America’s CPA firms reached a quiet, but important inflection point last year. For the first time ever, the number of partners over age 50 declined from the prior year. The total number of partners also decreased. Why should CFOs care? The shift has exposed a clear rift in the professional services space between firms that are positioning themselves for growth and those that are allowing themselves to go gentle into that good night.
While these data points may not feel like Earth-shattering news outside of the accounting industry, they will have a huge impact on the way businesses of all types are run in the coming decade and will dramatically shape the future of professional services.
It’s all part of the massive demographic shift commonly referred to as The Great Wealth Transfer, whereby the baby boom generation, which is now age 52 to 70, is starting to retire and pass along somewhere in the neighborhood of $30 trillion in assets to generation Xers and millennials. They’ll also be handing over the reins of the businesses that built those giant nest eggs.
Suddenly, all of those research reports and webinars about how to work with the millennial generation are starting to make sense. Fact is, one of two things is going to happen to today’s leading professional services firms: 1) they will successfully manage this transition, putting the generation that never knew life without the Internet at the helm, or 2) they will ride out the remaining years of their legacies, content to cash-out and chase sunsets in Boca or Scottsdale.
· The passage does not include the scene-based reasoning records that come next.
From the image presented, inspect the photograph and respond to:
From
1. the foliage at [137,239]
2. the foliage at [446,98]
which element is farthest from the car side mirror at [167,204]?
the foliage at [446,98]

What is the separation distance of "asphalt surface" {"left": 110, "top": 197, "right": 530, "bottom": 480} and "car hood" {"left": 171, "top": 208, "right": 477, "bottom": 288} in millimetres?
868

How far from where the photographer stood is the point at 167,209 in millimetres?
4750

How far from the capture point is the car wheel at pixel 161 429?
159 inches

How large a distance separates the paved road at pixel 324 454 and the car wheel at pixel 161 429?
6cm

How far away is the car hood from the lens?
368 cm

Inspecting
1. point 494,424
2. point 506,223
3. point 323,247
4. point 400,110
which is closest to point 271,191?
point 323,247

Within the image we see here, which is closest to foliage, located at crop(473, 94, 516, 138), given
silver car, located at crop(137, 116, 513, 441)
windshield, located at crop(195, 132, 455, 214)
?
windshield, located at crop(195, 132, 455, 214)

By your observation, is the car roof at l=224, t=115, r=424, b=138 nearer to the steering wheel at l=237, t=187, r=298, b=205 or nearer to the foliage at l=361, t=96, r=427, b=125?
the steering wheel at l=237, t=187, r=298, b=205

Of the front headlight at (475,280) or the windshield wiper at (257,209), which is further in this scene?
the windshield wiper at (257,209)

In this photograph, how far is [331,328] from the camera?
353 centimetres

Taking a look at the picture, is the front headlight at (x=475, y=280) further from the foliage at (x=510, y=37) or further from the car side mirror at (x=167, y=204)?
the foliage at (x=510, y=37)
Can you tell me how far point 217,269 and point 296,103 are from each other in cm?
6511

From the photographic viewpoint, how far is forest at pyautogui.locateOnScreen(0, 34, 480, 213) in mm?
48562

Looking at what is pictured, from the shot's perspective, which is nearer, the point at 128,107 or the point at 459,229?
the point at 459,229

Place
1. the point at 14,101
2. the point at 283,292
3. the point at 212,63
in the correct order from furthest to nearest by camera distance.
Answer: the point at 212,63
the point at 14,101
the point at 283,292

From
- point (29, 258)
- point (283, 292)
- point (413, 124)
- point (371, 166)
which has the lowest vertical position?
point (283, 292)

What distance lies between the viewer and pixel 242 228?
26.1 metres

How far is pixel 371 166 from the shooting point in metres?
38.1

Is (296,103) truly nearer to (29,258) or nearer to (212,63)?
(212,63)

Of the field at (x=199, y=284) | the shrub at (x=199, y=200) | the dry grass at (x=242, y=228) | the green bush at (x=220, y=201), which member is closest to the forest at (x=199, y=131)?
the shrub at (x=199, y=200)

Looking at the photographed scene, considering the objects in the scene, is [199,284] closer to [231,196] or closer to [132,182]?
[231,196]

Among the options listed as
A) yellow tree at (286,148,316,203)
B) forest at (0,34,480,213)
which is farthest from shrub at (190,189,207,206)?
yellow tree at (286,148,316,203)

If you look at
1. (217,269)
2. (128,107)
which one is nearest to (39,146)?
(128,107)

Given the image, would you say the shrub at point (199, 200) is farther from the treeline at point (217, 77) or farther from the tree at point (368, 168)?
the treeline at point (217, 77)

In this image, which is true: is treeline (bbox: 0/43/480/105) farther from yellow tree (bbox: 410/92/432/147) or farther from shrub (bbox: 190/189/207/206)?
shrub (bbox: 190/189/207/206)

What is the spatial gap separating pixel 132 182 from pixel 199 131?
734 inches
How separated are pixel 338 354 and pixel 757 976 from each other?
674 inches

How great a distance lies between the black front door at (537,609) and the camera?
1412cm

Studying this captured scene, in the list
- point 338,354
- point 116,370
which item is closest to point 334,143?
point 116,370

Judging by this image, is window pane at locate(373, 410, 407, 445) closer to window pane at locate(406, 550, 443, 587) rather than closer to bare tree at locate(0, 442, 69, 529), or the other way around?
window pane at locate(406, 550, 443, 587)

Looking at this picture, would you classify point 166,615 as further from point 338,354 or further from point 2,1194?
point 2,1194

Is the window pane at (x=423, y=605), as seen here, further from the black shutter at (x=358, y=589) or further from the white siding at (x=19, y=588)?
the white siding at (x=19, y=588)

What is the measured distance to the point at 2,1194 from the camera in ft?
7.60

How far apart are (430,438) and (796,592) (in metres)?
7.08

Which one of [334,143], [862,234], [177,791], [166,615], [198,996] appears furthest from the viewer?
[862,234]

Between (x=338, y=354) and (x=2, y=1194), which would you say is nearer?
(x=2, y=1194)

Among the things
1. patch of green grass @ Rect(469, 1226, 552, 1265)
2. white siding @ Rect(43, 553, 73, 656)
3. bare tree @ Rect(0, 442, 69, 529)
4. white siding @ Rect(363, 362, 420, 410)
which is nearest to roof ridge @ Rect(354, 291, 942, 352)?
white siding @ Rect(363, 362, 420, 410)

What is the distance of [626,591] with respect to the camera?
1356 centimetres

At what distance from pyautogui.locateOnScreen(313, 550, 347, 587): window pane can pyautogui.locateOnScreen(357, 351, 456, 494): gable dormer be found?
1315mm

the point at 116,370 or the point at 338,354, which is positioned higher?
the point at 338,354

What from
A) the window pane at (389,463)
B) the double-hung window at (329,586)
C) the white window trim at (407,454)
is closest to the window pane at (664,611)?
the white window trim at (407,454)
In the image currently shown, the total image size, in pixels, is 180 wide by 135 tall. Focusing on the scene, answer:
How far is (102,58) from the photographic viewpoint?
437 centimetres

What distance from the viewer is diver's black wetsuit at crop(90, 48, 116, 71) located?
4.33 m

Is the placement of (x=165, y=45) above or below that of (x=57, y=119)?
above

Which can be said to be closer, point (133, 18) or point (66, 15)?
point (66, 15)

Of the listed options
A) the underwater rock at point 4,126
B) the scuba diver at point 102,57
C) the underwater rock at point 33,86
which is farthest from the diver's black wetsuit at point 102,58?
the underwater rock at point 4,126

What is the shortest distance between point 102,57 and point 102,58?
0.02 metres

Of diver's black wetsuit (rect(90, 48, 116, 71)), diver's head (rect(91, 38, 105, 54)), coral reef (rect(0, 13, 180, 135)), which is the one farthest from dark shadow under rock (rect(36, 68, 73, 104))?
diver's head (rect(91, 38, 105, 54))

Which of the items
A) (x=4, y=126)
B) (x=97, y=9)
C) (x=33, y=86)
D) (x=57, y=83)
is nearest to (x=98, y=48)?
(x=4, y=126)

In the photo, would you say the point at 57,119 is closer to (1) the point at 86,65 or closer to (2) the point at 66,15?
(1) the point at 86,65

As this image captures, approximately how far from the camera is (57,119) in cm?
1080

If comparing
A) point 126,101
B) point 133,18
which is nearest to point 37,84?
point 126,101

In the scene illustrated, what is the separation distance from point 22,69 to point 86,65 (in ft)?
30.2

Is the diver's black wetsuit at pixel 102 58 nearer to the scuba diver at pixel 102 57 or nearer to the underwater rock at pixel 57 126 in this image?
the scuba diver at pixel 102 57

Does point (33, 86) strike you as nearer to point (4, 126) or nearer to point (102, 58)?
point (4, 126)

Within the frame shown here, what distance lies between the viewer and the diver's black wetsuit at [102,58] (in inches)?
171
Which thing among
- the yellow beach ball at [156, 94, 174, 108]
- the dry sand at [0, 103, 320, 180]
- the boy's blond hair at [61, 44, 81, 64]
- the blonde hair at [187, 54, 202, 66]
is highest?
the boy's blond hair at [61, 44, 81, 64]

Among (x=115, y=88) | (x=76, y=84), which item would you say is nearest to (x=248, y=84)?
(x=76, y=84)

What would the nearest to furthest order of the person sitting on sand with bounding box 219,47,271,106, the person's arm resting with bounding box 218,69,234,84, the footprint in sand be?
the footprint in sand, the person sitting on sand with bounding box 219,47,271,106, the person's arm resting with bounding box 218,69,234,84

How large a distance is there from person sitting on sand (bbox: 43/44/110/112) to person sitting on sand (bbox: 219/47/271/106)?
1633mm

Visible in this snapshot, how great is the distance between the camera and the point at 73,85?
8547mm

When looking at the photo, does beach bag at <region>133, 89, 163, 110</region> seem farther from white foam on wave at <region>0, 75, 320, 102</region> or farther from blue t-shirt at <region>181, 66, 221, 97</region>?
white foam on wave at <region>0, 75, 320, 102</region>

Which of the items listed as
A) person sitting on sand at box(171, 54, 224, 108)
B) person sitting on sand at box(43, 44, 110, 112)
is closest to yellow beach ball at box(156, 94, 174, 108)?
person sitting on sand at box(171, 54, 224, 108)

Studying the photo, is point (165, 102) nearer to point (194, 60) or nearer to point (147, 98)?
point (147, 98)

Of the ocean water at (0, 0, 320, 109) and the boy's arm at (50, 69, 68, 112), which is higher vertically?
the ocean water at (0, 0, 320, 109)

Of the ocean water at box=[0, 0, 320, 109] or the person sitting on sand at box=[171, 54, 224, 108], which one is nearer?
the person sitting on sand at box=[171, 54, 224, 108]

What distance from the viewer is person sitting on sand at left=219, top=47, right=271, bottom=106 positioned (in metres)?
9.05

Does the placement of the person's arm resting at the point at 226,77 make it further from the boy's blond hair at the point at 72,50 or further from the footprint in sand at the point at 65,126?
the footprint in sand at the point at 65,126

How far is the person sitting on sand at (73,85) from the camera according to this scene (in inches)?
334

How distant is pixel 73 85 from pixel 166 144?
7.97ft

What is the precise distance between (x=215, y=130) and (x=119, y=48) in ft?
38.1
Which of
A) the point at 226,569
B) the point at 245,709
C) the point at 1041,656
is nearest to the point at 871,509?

Outside of re-arranging the ranks of leading firms and creating some good fodder for low-cost acquisition shopping, the firms in the second category won’t have a huge impact on the future of business. But those in the first category will change everything.
Early signs of how this transition will change the face of work in America have already started to emerge. Take those data points on trends in aging among CPA firms, for example. They come from an annual industry report card of sorts called the Rosenberg Survey, which compiles stats on everything from firm demographics to profitability.
What’s most interesting in the survey’s findings is that as the age and total number of CPA firm partners started to decline, profitability went up. In fact, for the most recent survey, average income per partner was $406,000, 3.6% higher than the previous year and the highest increase in profitability since 2007.
Perhaps that’s why Ernst & Young CEO Mark Weinberger has been publicly celebrating the fact that the median-age employee at his firm is just 29 years old. He has also dramatically altered the firm’s culture to appeal to the millennial generation’s value system, explaining: “I’ve changed our value proposition. In the old days it was: ‘You come. You stay with us. You work with us. You get a pension.’ Today we know our people are not likely to stay with us for their careers. They’re going to have five, six, seven jobs throughout their careers.”
But it’s not just lifestyle issues like flexible work schedules and more liberal attitudes toward job-hopping that are changing. Companies that are thriving the most throughout this transition period are those that have adopted the most technologically advanced approach to the businesses that once relied on “power by the hour” business models — dispatching armies of consultants to tackle labor-intensive jobs.
Big data, for example, is already transforming the audit function at the major accounting firms. While just two years ago the nascent idea of leveraging big data analytics to parse massive, disparate databases of information looking for red flags was at best a speculative pursuit, today, it is becoming mainstream. In fact, this past month the Institute of International Auditors released official guidance on how to help financial professionals incorporate big data into their workflows.
Likewise, the practical use of artificial intelligence is rapidly going mainstream as the next generation of tech-savvy professional services firm leaders begins to recognize the potential in being able to do more with less. From the highly publicized partnership between H&R Block and IBM Watson to the use of cognitive computing technology to process cross-jurisdictional tax information for multinationals, the idea of a robo-accountant is no longer the stuff of science fiction.
What does all of this mean for today’s CFOs and other business leaders? For one, it should be a call-to-action for those who are not currently gunning for growth by investing in professional development and technological advancement. The message is that they could easily be left behind. More importantly, however, business leaders should use this information as a litmus test for choosing who to invest in, which partners to work with, and how to evaluate existing leadership. Are they ahead of the curve, doubling down on what’s next in the commitment to break new barriers, or are they staying the course, content to coast on prior achievements?
Only one of them will still be here tomorrow.
Brian Peccarelli is president of the tax & accounting business of Thomson Reuters.